(Saved entries)

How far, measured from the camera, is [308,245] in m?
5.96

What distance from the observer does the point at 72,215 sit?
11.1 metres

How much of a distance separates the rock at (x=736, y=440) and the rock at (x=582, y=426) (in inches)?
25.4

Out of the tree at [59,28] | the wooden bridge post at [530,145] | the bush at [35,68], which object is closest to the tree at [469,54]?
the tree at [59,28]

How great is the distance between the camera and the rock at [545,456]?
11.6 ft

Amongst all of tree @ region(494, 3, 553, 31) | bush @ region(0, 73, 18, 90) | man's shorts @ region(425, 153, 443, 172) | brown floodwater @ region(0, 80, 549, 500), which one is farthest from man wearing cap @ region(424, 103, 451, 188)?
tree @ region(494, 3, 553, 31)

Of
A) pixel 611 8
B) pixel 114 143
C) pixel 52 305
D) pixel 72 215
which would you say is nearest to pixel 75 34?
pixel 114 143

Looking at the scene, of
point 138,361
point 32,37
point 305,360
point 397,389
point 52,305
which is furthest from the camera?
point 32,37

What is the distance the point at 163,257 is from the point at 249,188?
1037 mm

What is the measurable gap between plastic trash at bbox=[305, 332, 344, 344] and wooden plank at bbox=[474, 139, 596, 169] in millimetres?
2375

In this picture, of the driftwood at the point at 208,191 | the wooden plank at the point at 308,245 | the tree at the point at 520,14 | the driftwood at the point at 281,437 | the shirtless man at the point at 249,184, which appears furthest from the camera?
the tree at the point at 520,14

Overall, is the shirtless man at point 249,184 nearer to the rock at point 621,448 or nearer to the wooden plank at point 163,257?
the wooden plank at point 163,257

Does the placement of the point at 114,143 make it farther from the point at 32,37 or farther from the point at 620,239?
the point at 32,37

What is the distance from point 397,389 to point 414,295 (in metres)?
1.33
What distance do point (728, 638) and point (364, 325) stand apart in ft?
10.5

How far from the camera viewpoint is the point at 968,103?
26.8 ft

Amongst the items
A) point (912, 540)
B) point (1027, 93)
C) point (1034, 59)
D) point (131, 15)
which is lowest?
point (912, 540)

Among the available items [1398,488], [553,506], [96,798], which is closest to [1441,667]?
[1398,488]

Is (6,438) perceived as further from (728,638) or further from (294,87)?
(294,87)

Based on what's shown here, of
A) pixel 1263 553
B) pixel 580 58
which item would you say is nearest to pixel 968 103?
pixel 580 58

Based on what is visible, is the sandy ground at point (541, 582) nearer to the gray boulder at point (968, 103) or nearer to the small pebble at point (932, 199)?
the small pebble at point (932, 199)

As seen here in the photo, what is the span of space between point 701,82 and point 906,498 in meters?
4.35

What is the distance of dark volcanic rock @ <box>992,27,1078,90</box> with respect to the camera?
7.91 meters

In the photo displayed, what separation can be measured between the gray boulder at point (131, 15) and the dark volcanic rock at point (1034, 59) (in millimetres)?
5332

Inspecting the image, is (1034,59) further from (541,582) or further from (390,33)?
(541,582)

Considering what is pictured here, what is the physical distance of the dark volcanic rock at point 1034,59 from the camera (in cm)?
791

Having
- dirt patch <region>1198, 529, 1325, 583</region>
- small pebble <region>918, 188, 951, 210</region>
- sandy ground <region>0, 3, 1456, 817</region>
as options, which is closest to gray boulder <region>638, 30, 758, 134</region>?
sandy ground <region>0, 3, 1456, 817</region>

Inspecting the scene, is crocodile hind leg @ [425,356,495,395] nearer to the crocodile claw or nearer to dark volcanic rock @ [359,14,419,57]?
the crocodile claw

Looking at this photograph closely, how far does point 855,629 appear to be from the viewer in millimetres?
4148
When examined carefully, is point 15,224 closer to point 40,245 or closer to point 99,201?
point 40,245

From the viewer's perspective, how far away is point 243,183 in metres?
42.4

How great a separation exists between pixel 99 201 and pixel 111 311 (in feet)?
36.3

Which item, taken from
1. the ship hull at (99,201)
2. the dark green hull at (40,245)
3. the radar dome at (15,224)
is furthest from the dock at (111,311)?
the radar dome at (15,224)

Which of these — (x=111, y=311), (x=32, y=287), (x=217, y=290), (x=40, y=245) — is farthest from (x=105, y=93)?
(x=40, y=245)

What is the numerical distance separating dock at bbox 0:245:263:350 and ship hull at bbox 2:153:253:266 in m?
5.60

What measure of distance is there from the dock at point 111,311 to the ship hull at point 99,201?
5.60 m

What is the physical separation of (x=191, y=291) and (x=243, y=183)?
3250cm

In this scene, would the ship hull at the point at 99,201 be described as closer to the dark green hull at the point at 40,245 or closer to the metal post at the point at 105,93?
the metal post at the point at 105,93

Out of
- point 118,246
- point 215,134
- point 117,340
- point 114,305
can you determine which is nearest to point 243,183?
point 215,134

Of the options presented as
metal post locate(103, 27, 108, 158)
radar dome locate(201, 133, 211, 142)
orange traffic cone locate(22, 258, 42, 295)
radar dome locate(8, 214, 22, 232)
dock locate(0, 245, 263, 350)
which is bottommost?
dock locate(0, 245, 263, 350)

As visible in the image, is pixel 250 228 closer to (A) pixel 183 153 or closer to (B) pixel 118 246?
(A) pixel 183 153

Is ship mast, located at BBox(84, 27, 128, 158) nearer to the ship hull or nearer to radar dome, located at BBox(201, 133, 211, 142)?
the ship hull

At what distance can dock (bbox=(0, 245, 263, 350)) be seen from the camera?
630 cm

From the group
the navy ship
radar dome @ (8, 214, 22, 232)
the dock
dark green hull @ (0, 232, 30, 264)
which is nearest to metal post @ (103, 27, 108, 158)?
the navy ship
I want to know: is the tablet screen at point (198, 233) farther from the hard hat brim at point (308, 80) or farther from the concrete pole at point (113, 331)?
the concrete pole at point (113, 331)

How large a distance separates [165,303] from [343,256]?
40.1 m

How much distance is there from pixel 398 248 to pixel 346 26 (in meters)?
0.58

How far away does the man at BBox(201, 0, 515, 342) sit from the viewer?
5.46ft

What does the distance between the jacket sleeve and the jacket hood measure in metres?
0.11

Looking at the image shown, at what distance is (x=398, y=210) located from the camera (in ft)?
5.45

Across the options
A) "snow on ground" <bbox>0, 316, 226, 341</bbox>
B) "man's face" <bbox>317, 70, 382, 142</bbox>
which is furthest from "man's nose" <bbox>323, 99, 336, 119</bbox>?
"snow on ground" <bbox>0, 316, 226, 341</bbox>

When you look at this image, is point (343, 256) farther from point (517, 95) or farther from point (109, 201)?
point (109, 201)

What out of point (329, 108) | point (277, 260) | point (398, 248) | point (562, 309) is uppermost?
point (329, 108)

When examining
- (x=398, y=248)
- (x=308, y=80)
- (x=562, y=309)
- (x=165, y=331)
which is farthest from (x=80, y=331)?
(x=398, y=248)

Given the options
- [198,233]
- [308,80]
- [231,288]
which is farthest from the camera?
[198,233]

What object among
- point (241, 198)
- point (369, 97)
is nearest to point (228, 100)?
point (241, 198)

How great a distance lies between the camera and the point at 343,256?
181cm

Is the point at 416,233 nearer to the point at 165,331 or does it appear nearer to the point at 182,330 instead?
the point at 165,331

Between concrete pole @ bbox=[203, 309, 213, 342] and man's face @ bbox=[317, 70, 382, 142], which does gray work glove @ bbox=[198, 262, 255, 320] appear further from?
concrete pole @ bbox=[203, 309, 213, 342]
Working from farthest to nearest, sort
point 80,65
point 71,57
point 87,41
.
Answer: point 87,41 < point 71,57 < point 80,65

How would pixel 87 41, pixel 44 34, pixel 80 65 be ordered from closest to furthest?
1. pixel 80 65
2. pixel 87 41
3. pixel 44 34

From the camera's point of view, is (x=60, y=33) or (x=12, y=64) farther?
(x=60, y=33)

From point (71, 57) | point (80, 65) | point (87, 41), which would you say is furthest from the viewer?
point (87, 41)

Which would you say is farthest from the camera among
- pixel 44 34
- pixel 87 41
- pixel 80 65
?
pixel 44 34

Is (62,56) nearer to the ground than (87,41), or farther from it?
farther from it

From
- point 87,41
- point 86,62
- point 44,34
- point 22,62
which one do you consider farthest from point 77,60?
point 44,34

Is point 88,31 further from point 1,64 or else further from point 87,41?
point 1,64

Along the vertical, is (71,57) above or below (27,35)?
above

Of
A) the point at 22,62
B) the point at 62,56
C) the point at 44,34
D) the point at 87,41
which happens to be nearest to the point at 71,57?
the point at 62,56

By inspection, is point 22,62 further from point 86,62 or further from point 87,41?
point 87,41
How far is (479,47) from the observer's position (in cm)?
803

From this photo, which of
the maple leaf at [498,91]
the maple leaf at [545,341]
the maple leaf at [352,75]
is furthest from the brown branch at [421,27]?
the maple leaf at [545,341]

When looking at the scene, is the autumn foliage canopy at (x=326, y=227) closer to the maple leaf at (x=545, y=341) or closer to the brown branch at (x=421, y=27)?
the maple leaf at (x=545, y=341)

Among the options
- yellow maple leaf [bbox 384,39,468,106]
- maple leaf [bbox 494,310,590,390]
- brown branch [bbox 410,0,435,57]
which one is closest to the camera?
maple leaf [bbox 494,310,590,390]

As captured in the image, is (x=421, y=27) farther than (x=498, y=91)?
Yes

OBJECTIVE:
Transcribe the records above exactly, but only from the line that contains "Along the vertical, is" through their final line, inclusive.

CORRECT RESPONSE:
Along the vertical, is (71,57) above or below (27,35)?
above

Of
A) the point at 22,62
B) the point at 62,56
C) the point at 44,34
D) the point at 87,41
which happens to be nearest to the point at 71,57?
the point at 62,56

By inspection, is point 22,62 further from point 86,62 or further from point 87,41?
point 87,41
How far is (479,47) from the observer's position (in cm)?
803

From this photo, which of
the maple leaf at [498,91]
the maple leaf at [545,341]
the maple leaf at [352,75]
is furthest from the brown branch at [421,27]?
the maple leaf at [545,341]

When looking at the scene, is the autumn foliage canopy at (x=326, y=227) closer to the maple leaf at (x=545, y=341) or closer to the brown branch at (x=421, y=27)?
the maple leaf at (x=545, y=341)

Among the options
- yellow maple leaf [bbox 384,39,468,106]
- maple leaf [bbox 494,310,590,390]
- brown branch [bbox 410,0,435,57]
which one is closest to the camera?
maple leaf [bbox 494,310,590,390]

As captured in the image, is (x=421, y=27) farther than (x=498, y=91)?
Yes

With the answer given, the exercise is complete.